Começamos o ano com o incremento de um conflito histório no Oriente Médio. Mortes de inocentes em nome de Deus, de terra e de poder.Por outro lado, a chegada de um afro-americano à presidência dos EUA, nos faz refletir na possibilidade de melhoras no cenário mundial, menos guerras, mais humanismo nas relações multi-laterais. Entretanto, Barak Obama é uma icógnita. Não sabemos como será o seu governo.
No Brasil teremos um ano de intensificação dos conflitos institucionais. TSE, STF, Governo Federal, Política Federal, ABIN, Senado, imprensa e Câmara medindo forças pelo controle das "transformações sociais" que o Brasil precisa.
Na Paraíba, o ano começa com a expectativa em relação a votação dos embargos de declaração apresentados ao RO nº 1497. Trata-se de uma situação de absoluta instabilidade institucional no Estado, que se de um lado apresenta números positivos na economia, educação, etc, mostra uma realidade política tacanha, de uma luta pelo poder medieval e biliosa.
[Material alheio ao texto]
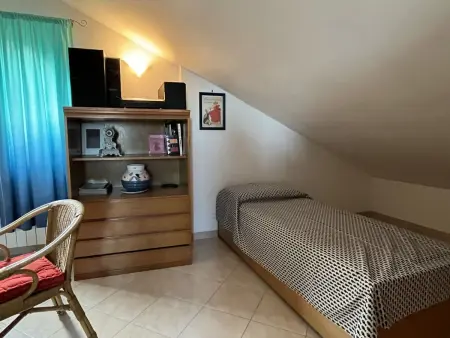 Bruna, Maison 6 personnes à Dolcedo - Photo 21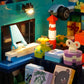 [PRE-ORDER] TOY STORE BOX LUMIBRICKS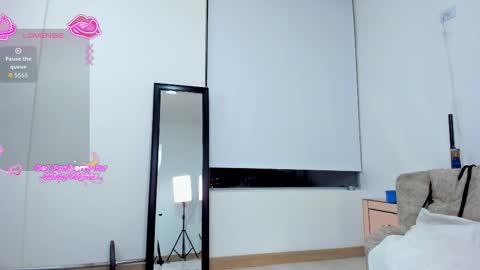 Quimera online show from November 28, 2025, 5:32 am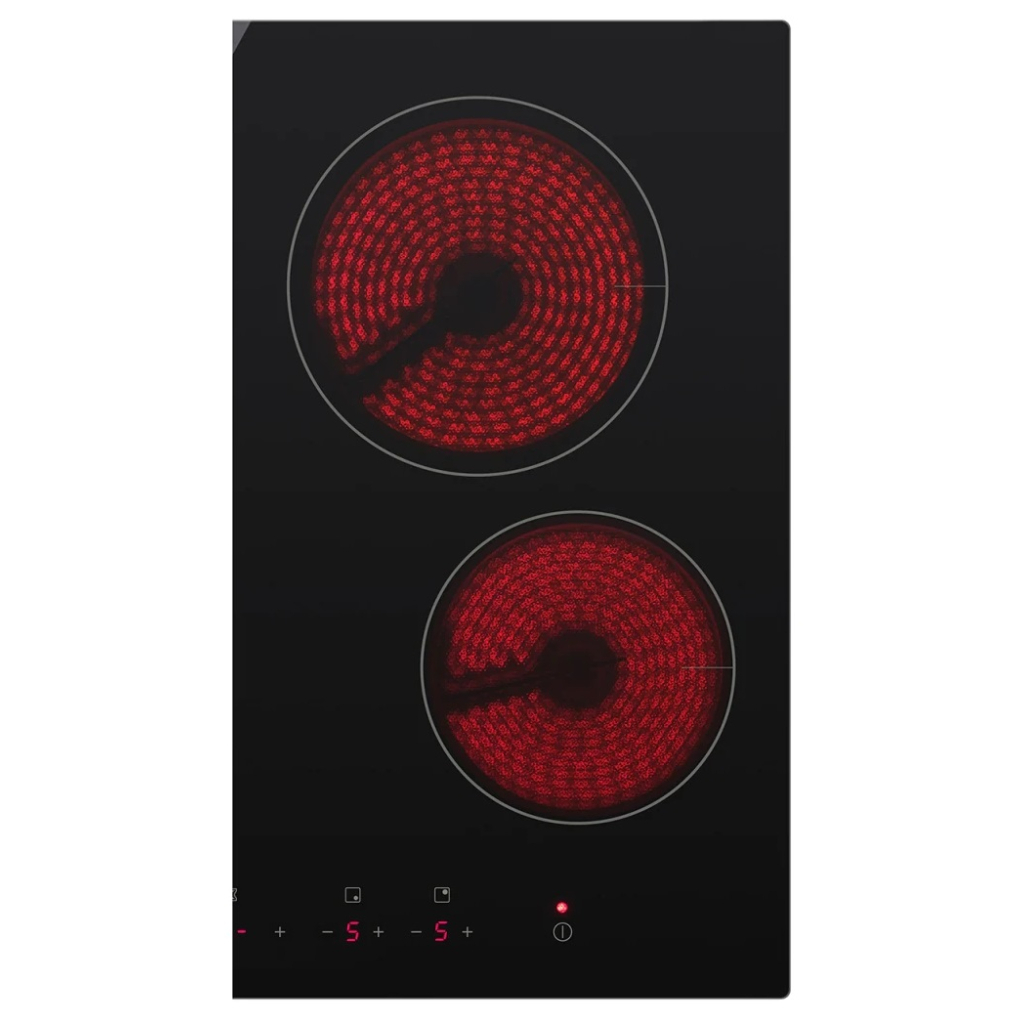 Варочная поверхность LG CBEZD2414B - 11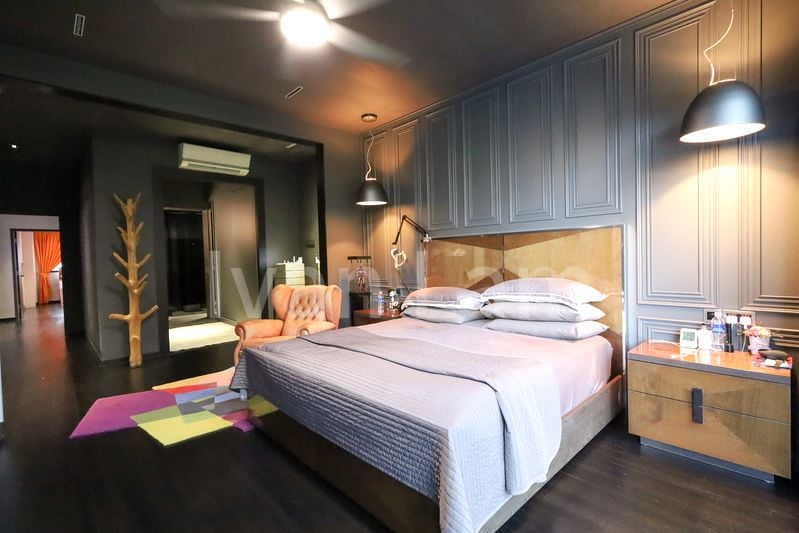 5 Bed Semi-Detached House (Landed) for Sale in Huit - Image 4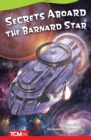 Secrets Aboard the Barnard Star - Book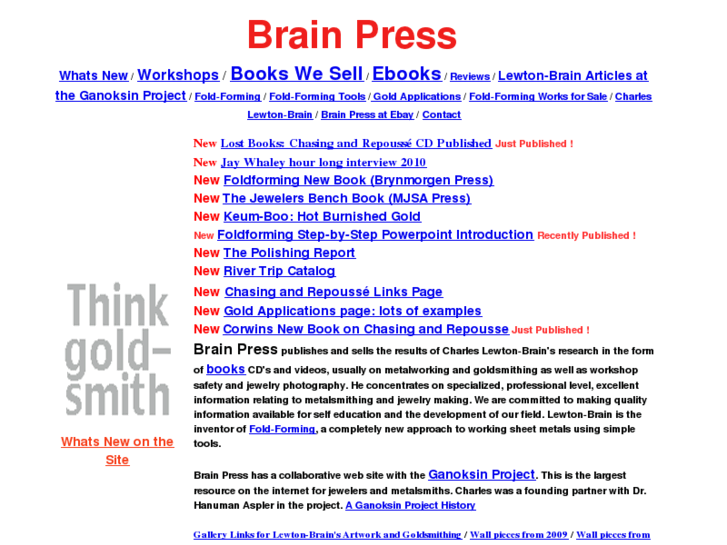 www.brainpress.com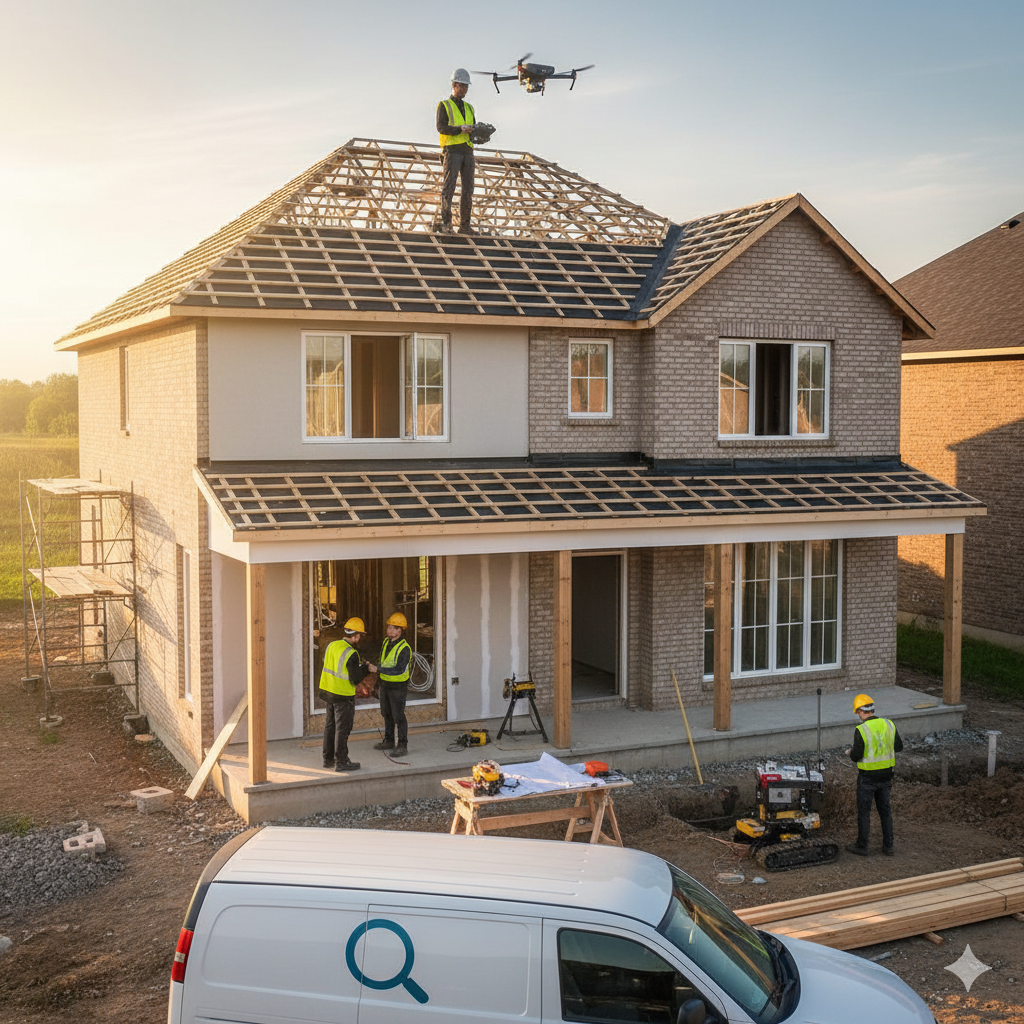 7 Things Inspectors Always Look for During a Home Inspection - Newsglo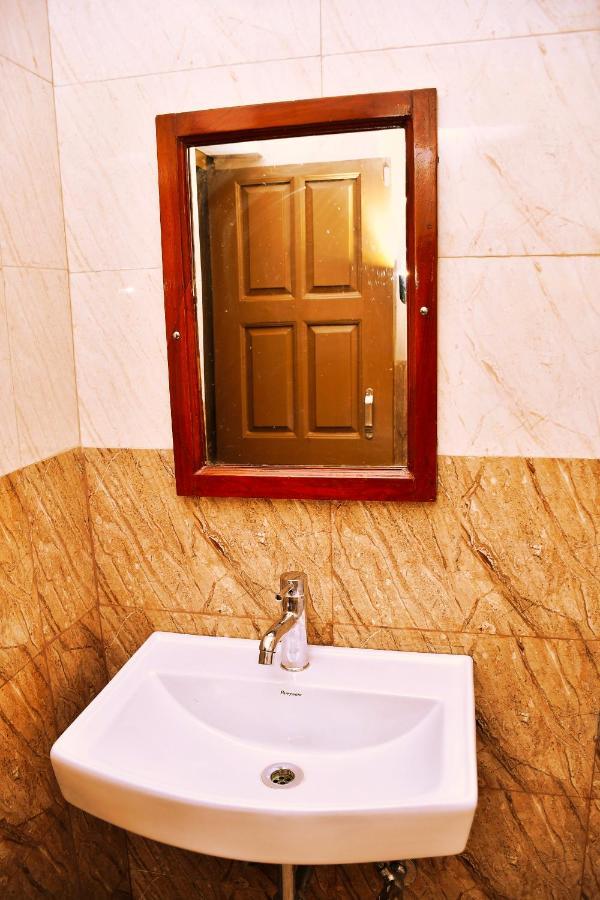 Gobind Bhawan Heritage Hotel Haridwār Buitenkant foto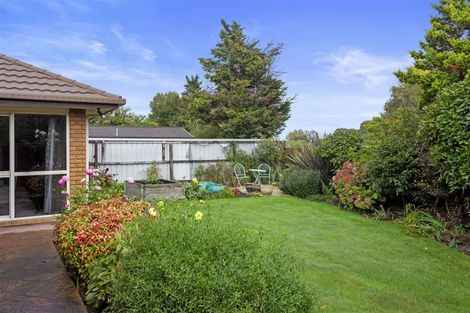 Photo of property in 9 Mcdougal Place, Kaiapoi, 7630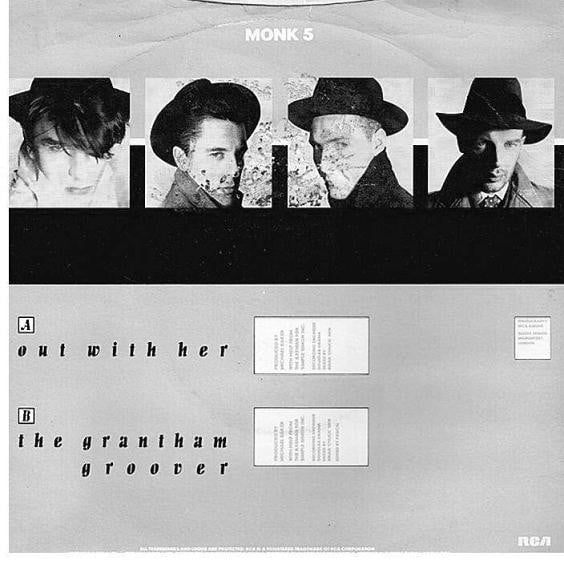 The Blow Monkeys-1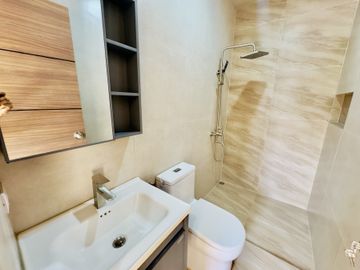 Newly Built 2Storey Single Attached house and Lot for Sale in UPS 5 Subdivision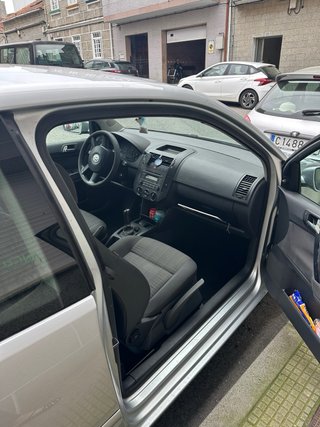 Volkswagen Polo 2007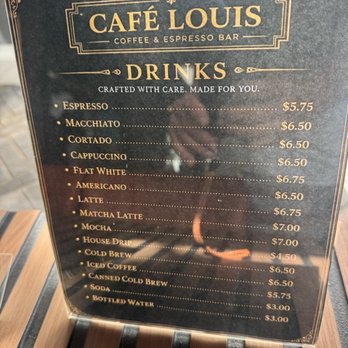 Cafe Louis - Coffee & Tea Near Me - Boca Raton, Florida Cafe Louis - Coffee & Tea Near Me - Boca Raton, Florida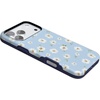image:imageCasely iPhone 17 Pro Max Case  Reality Check  Periwinkle  Bold Protective Design  Compatible with MagSafeDaisy Daydream  Baby Blue Floral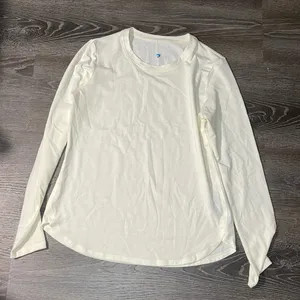 Kuhl Women's Konstance Long Sleeve‎ Ivory Size XS thumbnail 1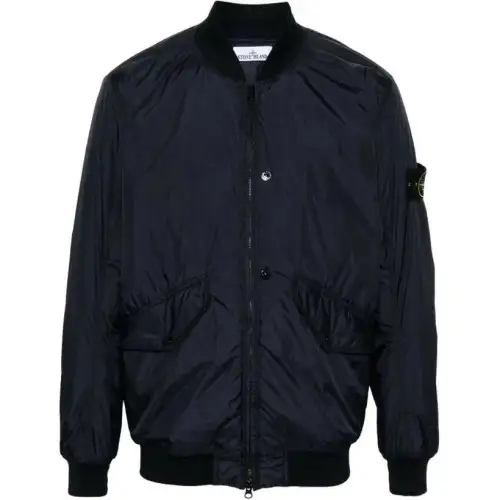 Stone Island Reps R-NY bomber jacket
Em Campina Grande, o prefeito Veneziano começa o ano tendo que fazer uma operação rescaldo de uma campanha que danificou as finanças da prefeitura e de atitudes absolutamente descabidas em relação a funcionários e servidores. Teremos uma Câmara com pulso para cobrar do prefeito a segurança institucional à altura da cidade? Teremos vereadores comprometidos em pelo menos participar das sessões ordinárias? Continuaremos convivendo com o lixão, escolas municipais sem banheiro e uma fila da morte no atendimento à saúde?Na minha vida profissional, espero ter a chance de dar início a novos projetos que estão estanques, com absoluta falta de tempo minha em me dedicar a eles.

Na minha vida pessoal, o ano começa assim (?).
Não sou otimista, mas desejo aos leitores desse blog sorte e coragem para aproveitar a vida.